Source text =>
━━━━━━━━━━━━━━━━━━━━━━━━━━━━━━

Help Me Understand This

Discussion in 'Gen 2 Prius Main Forum' started by qmanqman, Sep 26, 2025 at 4:24 PM.

  1. qmanqman

    qmanqman Active Member

    Joined:
    Mar 29, 2020
    379
    123
    0
    Location:
    CO
    Vehicle:
    2007 Prius
    Model:
    One
    The other day I was driving up a hill and changed lanes to pass a bunch of slow moving cars. I floored the accelerator and the car didn't have that zip it normally does. As I was almost ready to pass the red triangle of death popped up for a second or two and then went off. The charge meter sat at a single purple bar for quite some time. Even through a long glide downhill that would usually put two bars on it. Plugged in my bluetooth OBDII reader (while still moving) and there were no battery or engine codes. Using the Dr. Prius app the battery bars kept fluctuating from green to yellow and when I'd hit the brakes they'd go red for a second. I noticed the battery 1, 2 and 3 temps were over 100°. Got to my destination where the car sat for about 6 hours.

    When I took off that 6 hours later the battery temps were in the 90s and I heard that fan running the entire 30 minute drive home and occasionally the voltage bars would go yellow for a second.

    Here we are two days later and no more yellow/red bars on the Dr. Prius ap. When I drive the temps start out at outdoor temp and slowly rise to 90° +.

    Questions are these:

    1. Any idea why the red triangle popped on for a second?
    2. The Dr Prius app shows 14 cells. I thought there were 28. What am I missing?
    3. What are the Battery 1, 2, and 3 temps on the Dr Prius app?

━━━━━━━━━━━━━━━━━━━━━━━━━━━━━━

Activities =>
1) In the forum post about the 2007 Prius warning light, how long did the car sit after reaching the destination?
2) Write the next part of the forum post about the 2007 Prius warning light, picking up after its last line.

━━━━━━━━━━━━━━━━━━━━━━━━━━━━━━

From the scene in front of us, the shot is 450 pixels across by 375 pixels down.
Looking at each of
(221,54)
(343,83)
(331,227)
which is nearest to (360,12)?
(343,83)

━━━━━━━━━━━━━━━━━━━━━━━━━━━━━━

Task responses =>
1) About 6 hours.

2)
    4. Anyone got a quick rundown of that main page of the Dr. Prius app? I don't know what all the fields mean.
     
  2. Tombukt2

    Tombukt2 Senior Member

    Joined:
    Nov 29, 2020
    12,682
    2,264
    0
    Location:
    Durham NC
    Vehicle:
    2009 Prius
    Model:
    Base
    14 blocks of 2 modules each . So 28 individual prismatic modules. Each module houses 6 cells that we cannot access
     
  3. qmanqman

    qmanqman Active Member

    Joined:
    Mar 29, 2020
    379
    123
    0
    Location:
    CO
    Vehicle:
    2007 Prius
    Model:
    One
    Thanks pal. That's Q2 off the books.
     
  4. pasadena_commut

    pasadena_commut Senior Member

    Joined:
    May 2, 2019
    2,458
    735
    0
    Location:
    Southern California
    Vehicle:
    2007 Prius
    Model:
    N/A
    A little over is fine. For about half the year when I start our Prius the temps in the HV battery are already that high. It gets toasty in there sitting out in the hot sun. Up to about 80F I can get by with the windows down and the HV temps are fine, but above that it is time to put the windows up and the AC on.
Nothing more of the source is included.